And news that several mafia bosses have been released from prison could aggravate this.

This is "a very delicate moment," Federico Cafiero De Raho, Italy's anti-mafia and counter-terrorism public prosecutor, said in a recent interview with the daily La Repubblica, warning that this epidemic could see the unraveling of important achievements made in the last few decades. "There is no crisis that isn't a great opportunity for the mafia," he noted.

Italian news reports have mentioned mafia groups such as the Camorra in Naples delivering food and other necessities to those in need, as well as handing out loans to struggling businesses.

"Not out of the goodness of their heart, but for a profit," the Naples news site Fanpage noted.

"At the moment, loaning money, even without interest, and delivering basic necessities, means creating credits that will be collected sooner or later," whether it will be asking people to register a company, stash a gun, or help move drugs, it added.

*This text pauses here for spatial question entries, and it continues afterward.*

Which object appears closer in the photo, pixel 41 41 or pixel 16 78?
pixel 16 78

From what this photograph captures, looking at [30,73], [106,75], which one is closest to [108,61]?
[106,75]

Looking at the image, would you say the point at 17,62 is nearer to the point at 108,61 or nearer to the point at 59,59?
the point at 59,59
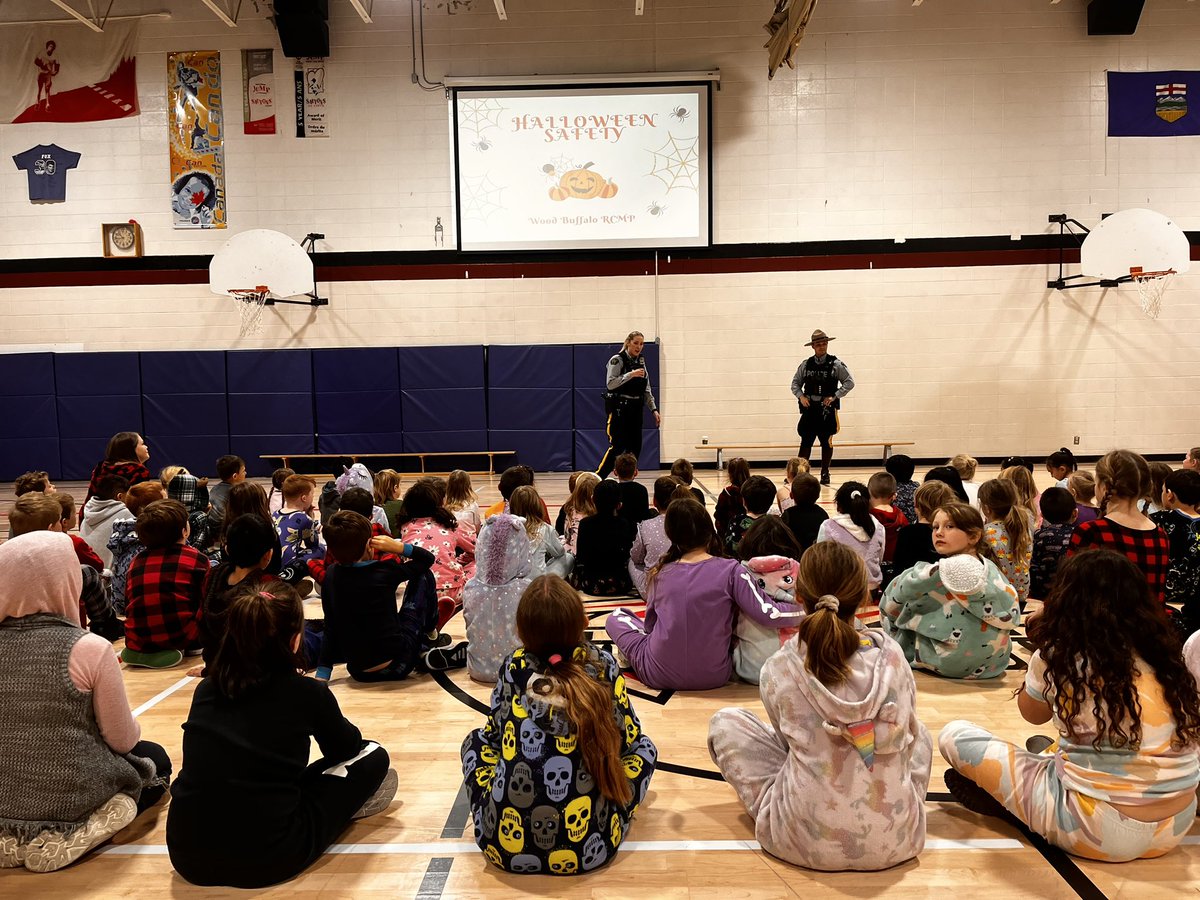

Italy's government announced a nationwide lockdown in early March as the epidemic ravaged the country, closing schools, restaurants and shops.

In the process, many lost their jobs and livelihood, including an estimated 3.3 million people who are employed in the so-called grey, or informal, economy.

Federico Cafiero De Raho (R), Italy's anti-mafia and anti-terrorism national prosecutor, and Giovanni Bombardieri, chief prosecutor of Reggio Calabria (L), during a press conference at the Eurojust headquarters in The Hague, Netherlands, December 5, 2018. /AP

For these people and many others, especially in the more impoverished south of the country, the mafia has been a savior, stepping in where the state did not.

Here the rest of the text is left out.